** BEGIN **

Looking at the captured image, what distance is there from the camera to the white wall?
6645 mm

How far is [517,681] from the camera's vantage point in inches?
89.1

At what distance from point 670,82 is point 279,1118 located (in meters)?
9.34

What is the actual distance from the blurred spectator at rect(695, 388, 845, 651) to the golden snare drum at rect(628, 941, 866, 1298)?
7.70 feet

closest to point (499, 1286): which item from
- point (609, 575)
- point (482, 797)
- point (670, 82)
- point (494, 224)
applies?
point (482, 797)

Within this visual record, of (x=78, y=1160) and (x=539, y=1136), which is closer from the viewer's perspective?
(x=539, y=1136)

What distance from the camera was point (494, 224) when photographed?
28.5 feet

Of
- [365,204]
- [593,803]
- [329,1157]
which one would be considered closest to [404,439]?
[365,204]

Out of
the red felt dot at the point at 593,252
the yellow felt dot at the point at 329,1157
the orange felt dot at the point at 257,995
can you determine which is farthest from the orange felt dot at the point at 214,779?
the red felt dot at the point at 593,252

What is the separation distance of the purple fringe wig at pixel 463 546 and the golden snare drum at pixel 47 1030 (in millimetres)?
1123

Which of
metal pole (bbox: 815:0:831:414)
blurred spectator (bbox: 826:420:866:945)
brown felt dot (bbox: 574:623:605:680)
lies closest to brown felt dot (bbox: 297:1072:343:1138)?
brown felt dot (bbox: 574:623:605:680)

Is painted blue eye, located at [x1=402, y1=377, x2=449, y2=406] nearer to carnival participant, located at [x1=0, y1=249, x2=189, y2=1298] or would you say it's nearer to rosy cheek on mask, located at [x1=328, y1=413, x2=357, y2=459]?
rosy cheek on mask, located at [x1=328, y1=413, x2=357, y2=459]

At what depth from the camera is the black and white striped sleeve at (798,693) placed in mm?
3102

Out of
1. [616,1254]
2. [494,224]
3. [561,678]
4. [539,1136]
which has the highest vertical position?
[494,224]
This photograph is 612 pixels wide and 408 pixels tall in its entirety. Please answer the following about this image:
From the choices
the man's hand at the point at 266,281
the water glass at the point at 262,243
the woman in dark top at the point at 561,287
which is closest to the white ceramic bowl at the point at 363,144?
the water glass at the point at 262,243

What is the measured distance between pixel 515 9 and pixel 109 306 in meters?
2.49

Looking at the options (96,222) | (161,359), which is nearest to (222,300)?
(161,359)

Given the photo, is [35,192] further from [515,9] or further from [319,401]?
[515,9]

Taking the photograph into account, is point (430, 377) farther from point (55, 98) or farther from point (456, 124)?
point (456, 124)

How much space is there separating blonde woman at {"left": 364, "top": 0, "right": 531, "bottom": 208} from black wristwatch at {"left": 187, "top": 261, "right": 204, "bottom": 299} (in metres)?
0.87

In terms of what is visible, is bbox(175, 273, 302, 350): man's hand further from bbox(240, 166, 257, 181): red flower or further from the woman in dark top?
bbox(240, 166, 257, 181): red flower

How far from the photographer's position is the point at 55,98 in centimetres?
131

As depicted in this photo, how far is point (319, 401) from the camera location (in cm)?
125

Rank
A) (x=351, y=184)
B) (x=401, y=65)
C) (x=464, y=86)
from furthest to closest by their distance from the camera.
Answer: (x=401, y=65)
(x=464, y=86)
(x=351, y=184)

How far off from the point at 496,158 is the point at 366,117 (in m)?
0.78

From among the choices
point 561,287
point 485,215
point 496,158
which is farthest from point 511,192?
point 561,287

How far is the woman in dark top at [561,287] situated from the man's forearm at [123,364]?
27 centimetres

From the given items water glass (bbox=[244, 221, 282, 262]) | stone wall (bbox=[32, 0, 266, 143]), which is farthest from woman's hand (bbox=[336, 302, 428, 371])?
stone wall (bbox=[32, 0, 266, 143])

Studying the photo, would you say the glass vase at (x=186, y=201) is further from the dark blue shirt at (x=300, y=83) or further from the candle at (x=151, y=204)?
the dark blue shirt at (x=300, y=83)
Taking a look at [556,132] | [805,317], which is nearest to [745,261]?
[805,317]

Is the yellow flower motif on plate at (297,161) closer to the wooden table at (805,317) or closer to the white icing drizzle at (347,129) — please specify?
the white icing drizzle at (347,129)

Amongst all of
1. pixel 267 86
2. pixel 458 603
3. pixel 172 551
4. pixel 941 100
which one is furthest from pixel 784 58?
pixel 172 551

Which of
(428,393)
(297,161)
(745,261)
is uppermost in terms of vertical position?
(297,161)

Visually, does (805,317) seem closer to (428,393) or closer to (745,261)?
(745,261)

** END **

Quote the material word for word, from the line containing "Studying the photo, would" through the final line of the material.

Studying the photo, would you say the glass vase at (x=186, y=201) is further from the dark blue shirt at (x=300, y=83) or further from the candle at (x=151, y=204)?
the dark blue shirt at (x=300, y=83)
Taking a look at [556,132] | [805,317], which is nearest to [745,261]?
[805,317]

Is the yellow flower motif on plate at (297,161) closer to the wooden table at (805,317) or closer to the white icing drizzle at (347,129) — please specify?
the white icing drizzle at (347,129)

Amongst all of
1. pixel 267 86
2. pixel 458 603
3. pixel 172 551
4. pixel 941 100
which one is furthest from pixel 784 58?
pixel 172 551

Which of
(428,393)
(297,161)
(745,261)
is uppermost in terms of vertical position?
(297,161)

Visually, does (805,317) seem closer to (428,393) or closer to (745,261)?
(745,261)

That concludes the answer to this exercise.